Marc A. Levin is an American attorney who serves as Chief Policy Counsel for the Council on Criminal Justice. He was previously director of the Center for Effective Justice and the Right on Crime initiative at the Texas Public Policy Foundation in Austin, Texas. An advocate for conservative criminal justice reform, he co-founded Right on Crime in 2010.

==Biography==

In 1999, Levin graduated with honors from the University of Texas with a B.A. in Plan II Honors and Government. He was a student columnist for The Daily Texan and in that and other roles was involved in freedom of speech and political controversies as a student. In 2002, Levin received his J.D. with honors from the University of Texas School of Law.

Levin served as a law clerk to Judge Will Garwood on the U.S. Court of Appeals for the Fifth Circuit and Staff Attorney at the Texas Supreme Court.

Levin then joined the Texas Public Policy Foundation. He launched its criminal justice program in 2005 and co-founded the Foundation's "influential" Right on Crime think tank in 2010.

In 2007, Levin was recognized by the Texas House of Representatives with a resolution noting his "indispensable contributions" to state juvenile and criminal justice reforms. Levin was number 25 on Politico's The Politico 50 in 2014.

Mother Jones called Levin "one of the nation's leading advocates of conservative criminal-justice reform."

In 2021, Levin joined the Council on Criminal Justice as their Chief Policy Counsel. In this role he develops policy, educates policymakers, and promotes the conservative viewpoint on criminal justice reform. He also partners with colleague Khalil Cumberbatch on Centering Justice, a collaborative project engaging a diverse range of the nation's top thinkers and doers in an ongoing, ideologically vibrant conversation about criminal justice policy.

Levin speaks frequently to media and has testified multiple times before Congress and state legislatures on criminal justice issues. He has presented in meetings with U.S. presidents, House speakers, and international political leaders in the United Kingdom, Uruguay, and Australia.
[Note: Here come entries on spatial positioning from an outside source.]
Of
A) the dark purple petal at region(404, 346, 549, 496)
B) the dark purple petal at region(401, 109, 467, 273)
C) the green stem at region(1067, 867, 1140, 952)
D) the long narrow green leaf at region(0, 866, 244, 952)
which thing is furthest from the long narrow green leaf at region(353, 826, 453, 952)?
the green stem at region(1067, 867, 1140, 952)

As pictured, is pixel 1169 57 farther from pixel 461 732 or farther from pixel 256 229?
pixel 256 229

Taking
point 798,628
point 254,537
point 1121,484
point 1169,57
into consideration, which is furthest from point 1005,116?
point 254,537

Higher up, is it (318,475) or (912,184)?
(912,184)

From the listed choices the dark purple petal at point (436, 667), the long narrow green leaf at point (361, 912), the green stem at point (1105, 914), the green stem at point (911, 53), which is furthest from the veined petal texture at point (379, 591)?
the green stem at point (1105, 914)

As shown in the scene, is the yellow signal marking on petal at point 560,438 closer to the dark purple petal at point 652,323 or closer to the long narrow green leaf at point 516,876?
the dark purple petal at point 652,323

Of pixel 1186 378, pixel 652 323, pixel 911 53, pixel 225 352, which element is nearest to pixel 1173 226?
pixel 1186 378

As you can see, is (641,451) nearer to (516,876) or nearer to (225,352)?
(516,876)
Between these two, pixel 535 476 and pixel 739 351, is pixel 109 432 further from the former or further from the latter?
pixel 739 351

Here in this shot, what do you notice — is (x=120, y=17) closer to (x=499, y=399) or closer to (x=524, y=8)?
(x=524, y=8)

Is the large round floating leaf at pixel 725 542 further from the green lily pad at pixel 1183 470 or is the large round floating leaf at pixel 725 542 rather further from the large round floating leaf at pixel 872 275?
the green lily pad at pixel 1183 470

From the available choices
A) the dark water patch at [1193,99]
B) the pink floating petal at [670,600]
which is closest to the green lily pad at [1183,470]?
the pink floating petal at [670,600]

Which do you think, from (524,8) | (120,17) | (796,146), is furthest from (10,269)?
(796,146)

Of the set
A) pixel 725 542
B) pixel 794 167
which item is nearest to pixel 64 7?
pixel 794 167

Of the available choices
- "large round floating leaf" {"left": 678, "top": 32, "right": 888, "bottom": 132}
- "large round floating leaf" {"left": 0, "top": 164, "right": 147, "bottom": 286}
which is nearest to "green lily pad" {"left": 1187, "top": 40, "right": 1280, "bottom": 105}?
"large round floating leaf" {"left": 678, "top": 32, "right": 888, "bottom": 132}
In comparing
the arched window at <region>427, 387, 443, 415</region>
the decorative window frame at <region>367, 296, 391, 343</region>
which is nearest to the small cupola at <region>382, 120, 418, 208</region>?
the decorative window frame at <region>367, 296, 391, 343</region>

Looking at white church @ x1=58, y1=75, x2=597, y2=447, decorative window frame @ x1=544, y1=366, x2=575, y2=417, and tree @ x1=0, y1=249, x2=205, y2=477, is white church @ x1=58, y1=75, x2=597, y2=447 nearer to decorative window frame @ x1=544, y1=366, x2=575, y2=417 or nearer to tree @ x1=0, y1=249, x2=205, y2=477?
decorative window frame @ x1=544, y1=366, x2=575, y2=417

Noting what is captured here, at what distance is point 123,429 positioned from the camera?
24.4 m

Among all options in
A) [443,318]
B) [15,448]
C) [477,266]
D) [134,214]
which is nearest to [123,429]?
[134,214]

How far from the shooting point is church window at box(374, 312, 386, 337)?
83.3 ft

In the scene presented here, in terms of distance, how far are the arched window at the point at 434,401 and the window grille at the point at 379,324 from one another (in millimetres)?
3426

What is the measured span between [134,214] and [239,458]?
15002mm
Levin serves on the American Legislative Exchange Council Judiciary Task Force, the Aspen Institute Criminal Justice Initiative Advisory Board, the Caruth Police Institute Advisory Board, the Urban Rural Action Board of Directors, the executive committee of the Federalist Society’s Criminal Law & Procedure Practice Group, the Corrections News Editorial Advisory Board, the University of Texas LBJ School’s Prison and Jail Innovation Lab Advisory Committee, and The Marshall Project Advisory Board.